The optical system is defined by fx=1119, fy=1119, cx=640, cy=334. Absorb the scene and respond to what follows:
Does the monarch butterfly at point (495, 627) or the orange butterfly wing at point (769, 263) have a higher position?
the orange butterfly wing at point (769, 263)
==
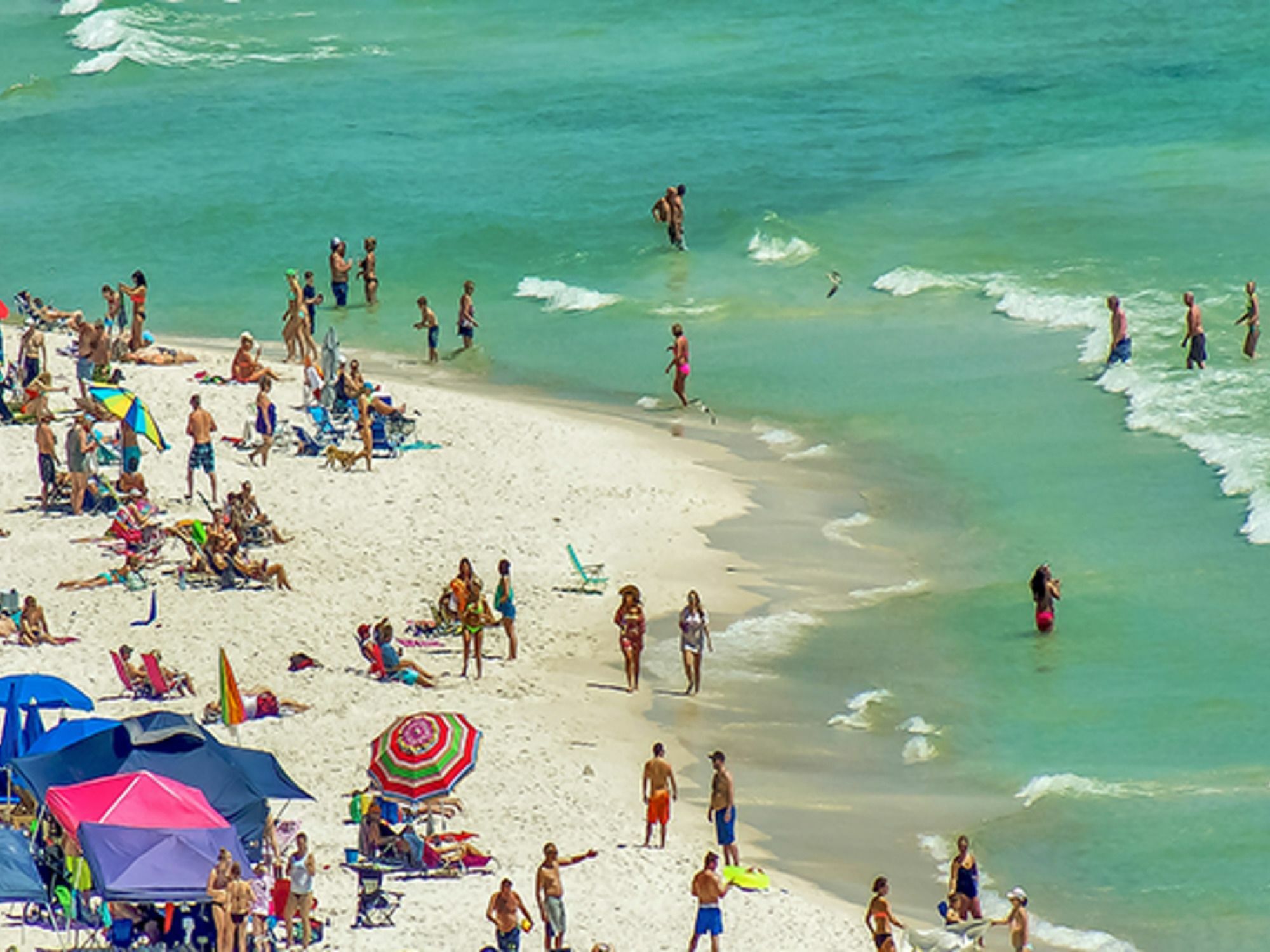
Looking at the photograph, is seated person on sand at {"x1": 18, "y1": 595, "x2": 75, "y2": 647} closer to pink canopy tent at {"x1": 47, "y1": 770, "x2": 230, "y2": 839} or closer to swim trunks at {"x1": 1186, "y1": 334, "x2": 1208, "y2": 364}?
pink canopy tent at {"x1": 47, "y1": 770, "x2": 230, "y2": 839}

* What is being asked *
Which lines of the material contain the string "pink"? Return each of them in full, treating uppercase and lowercase as different.

* Completed exercise *
Looking at the photograph, is seated person on sand at {"x1": 18, "y1": 595, "x2": 75, "y2": 647} closer to pink canopy tent at {"x1": 47, "y1": 770, "x2": 230, "y2": 839} or closer to swim trunks at {"x1": 1186, "y1": 334, "x2": 1208, "y2": 364}?
pink canopy tent at {"x1": 47, "y1": 770, "x2": 230, "y2": 839}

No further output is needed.